(Please Note: The following article is quite lengthy.
It has been divided into three sections to assist you in
downloading the article more quickly. To help you navigate the
article more easily, the links in the Table of Contents below
will transport you to different segments of the article. You will
also find links back to this Table of Contents after each
segment. It is suggested that you print the entire article out in
order to read it more easily.)
About the Author
Introduction
Two Different Approaches: Warehousing versus
Replication for Transactions
Distributed DBMS
TP-R as Compared with Distributed DBMS
The Crucial Role of a 2 Phase Commit Definition
Replication and 2-Phase Commit
Introduction
to DSS-R Approaches and Table Copying
DSS-R
Schema
Cascading
Replicates
Optimization
- Push & Pull
TP-R
Replication: Peer to Peer & Master/Slave Approaches
Collisions
with a Peer to Peer Architecture
TP-R
and Fault Tolerance
Transparency
& Richness of Function
The
TP-R Schema
Replication
Timing
Database
Configuration & d.b.a. Utilities
Replication
into Heterogeneous DBMS
Summary
of Replication Benefits
Better
Response Time from Local Data
Replication
for Hot Standby Backup
Data
Availability Such as Separate Servers for Separate Functions
Splitting
the Workload for Capacity Relief
Non-Stop
Processing & System Fault Tolerance
Conclusion
It's
a Complex Environment
Your
Database Administrator is a Key Resource
Your
Approach Should be Cost and Benefit Based
Keep
it Simple, Especially at First
About the Author
Dr. George Schussel, DCI's founder, is Chairman of Database &
Client/Server World and a world-renowned authority on information
systems and client/server technology. He is a lecturer, writer
and consultant to the computer industry and major user companies
on data processing issues.
Replication, or the copying of data in databases to multiple
locations to support distributed applications, is an important
new tool for businesses in building competitive service
advantages.

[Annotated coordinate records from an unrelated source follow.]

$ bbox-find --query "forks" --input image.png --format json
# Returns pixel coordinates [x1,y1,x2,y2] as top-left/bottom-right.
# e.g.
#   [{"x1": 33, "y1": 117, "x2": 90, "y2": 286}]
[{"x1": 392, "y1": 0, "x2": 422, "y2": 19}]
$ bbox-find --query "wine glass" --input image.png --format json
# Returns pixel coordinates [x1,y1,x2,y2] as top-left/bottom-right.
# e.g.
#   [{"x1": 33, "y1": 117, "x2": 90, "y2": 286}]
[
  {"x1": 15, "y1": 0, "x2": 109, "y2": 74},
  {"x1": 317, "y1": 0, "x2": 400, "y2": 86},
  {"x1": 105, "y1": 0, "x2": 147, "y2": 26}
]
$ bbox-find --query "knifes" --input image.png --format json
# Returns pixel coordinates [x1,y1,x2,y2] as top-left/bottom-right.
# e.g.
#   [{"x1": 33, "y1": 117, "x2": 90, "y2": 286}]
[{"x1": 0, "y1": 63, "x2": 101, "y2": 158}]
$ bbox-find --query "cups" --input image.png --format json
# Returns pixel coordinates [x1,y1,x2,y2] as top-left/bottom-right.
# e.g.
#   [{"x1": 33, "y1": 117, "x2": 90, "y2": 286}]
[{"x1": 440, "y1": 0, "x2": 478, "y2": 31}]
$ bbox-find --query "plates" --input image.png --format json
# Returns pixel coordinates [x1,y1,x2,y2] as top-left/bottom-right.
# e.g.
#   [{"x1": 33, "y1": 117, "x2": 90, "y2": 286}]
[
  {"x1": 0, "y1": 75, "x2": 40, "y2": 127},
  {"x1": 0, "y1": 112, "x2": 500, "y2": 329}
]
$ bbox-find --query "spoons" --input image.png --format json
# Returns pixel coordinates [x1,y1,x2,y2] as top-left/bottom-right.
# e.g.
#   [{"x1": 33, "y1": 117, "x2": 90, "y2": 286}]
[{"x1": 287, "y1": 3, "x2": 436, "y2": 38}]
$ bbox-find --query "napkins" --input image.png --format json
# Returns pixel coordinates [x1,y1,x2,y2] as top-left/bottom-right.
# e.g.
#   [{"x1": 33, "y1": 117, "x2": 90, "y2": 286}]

New replicator facilities from several vendors are
making this technology much more useful and practical than it's
been in the past. In this article we will go into enough detail
on replication for the reader to understand the importance of
replication, its benefits and some of the related technical
issues.
Buying trends today clearly indicate that companies want their
applications to be open and distributed closer to the line of
business. This means that databases supporting those companies
have to migrate to this same open, distributed world. As
distributed operational applications become more widely used
across large enterprises there is going to be a requirement for
increasing numbers of data copies to support timely local
response. This is because the propagation uncertainties and costs
associated with real time networks and/or distributed DBMS
solutions are a headache to deal with.
Replication provides users with their own local copies of data.
These local, updatable data copies can support increased
localized processing, reduced network traffic, easy scalability
and cheaper approaches for distributed, non-stop processing.
While replication or data copying can clearly provide users with
local and therefore much quicker access to data, the challenge is
to provide these copies to users so that the overall systems
operate with the same integrity and management capacity that is
available with a monolithic, central model. For example, if the
same inventory records exist on two different systems in two
different locations, say New York and Chicago, the system needs
to insure that the same product isn't sold to two separate
customers.
Replication is the best current solution for many applications
because it can be cheaper and more reliable than the alternative
of a distributed DBMS engine. A distributed DBMS uses a 2-phase
commit to couple together all updates to all locations
participating in an update. This becomes difficult as the number
of participating nodes increases. With 50 or more nodes a tightly
coupled 2-phase commit process for updating is probably
impractical. A replication approach uncouples the applications
from the underlying multiple data copies and allows the
applications to proceed while behind the scene the replication
server handles the coordination of multiple updates. The
difference in approaches between replication and distributed DBMS
approaches will be discussed in detail below.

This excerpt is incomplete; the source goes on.